How can renewable energy provide Australia's energy security?
You can download the Clean Energy Council's flyer outlining what Australia's energy system can look like with renewables.
Energy security definitions
Synchronous generators have spinning magnetic fields that keep frequency close to 50 Hz. These magnetic fields are locked in synchronism across the grid, and synchronous generators rely on them to operate stably.
Non-synchronous generators are wind, solar and battery storage that use power electronics to follow the grid frequency in order to inject power into the grid, but can operate in a range of grid conditions.
Grid reliability is the ability of the grid and generation assets to deliver power at the right quality to customers and is measured by the number of hours in a year that an average customer has no power.
Power system security
Grid or power system security is the ability of the grid to quickly and stably respond to and recover from major disturbances. It is usually measured by how close frequency stays to 50 Hz during these events.

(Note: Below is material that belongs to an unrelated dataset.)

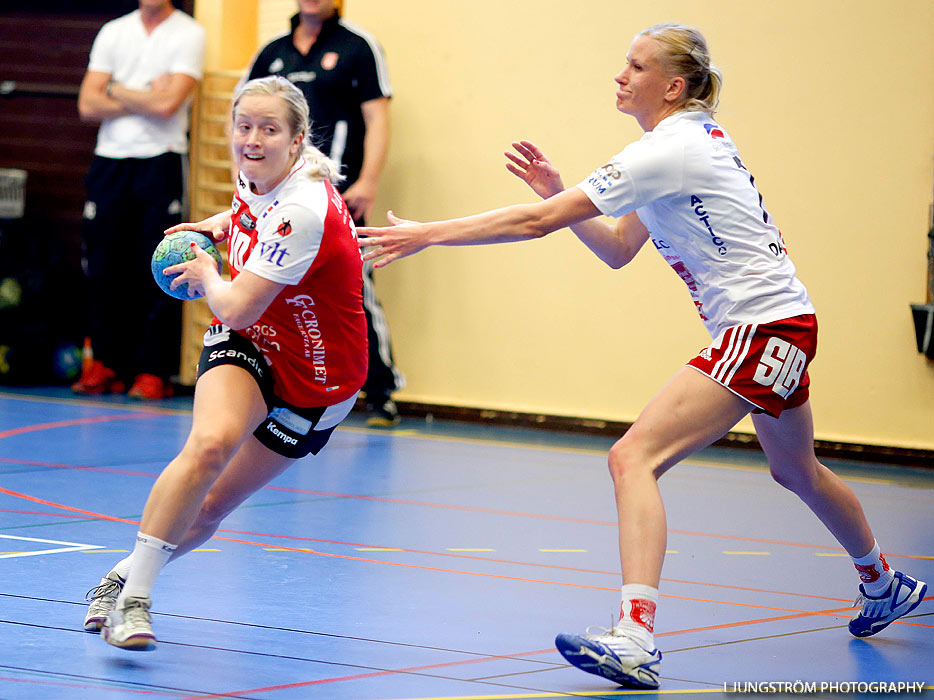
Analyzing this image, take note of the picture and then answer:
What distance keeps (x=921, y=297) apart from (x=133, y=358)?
218 inches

Energy security is about the ability of the whole electricity system and the energy sources that supply it such as wind, solar, water storages, gas and coal, to deliver electricity to customers.
Frequency is an outcome of supply and demand balance and is kept close to 50 Hz with the Frequency Control Ancillary Services (FCAS) market to provide this balance. The Australian Energy Market Operator operates the FCAS market, which has historically tended towards changes in generation (supply) rather than demand.
Rate of change of frequency (ROCOF)
Rate of change of frequency or ROCOF is the steepness of a change in frequency following a contingency event.
Inertia is the power system’s immediate response to a contingency event. The level of inertia dictates the rate of change of frequency away from 50 Hz immediately after the event. Inertia allows for time to bring the power systems other emergency frequency control mechanisms into assist and restore frequency.
Fast frequency response
Fast frequency response is the fast-acting frequency control capability that can be delivered from a battery storage system or wind turbine generator. Acting like a synthetic form of inertia it swiftly injects (or consumers) power into (or from) the grid to push against a high rate of change of frequency event, with an aim to assist in restoring the supply-demand balance and therefore the frequency.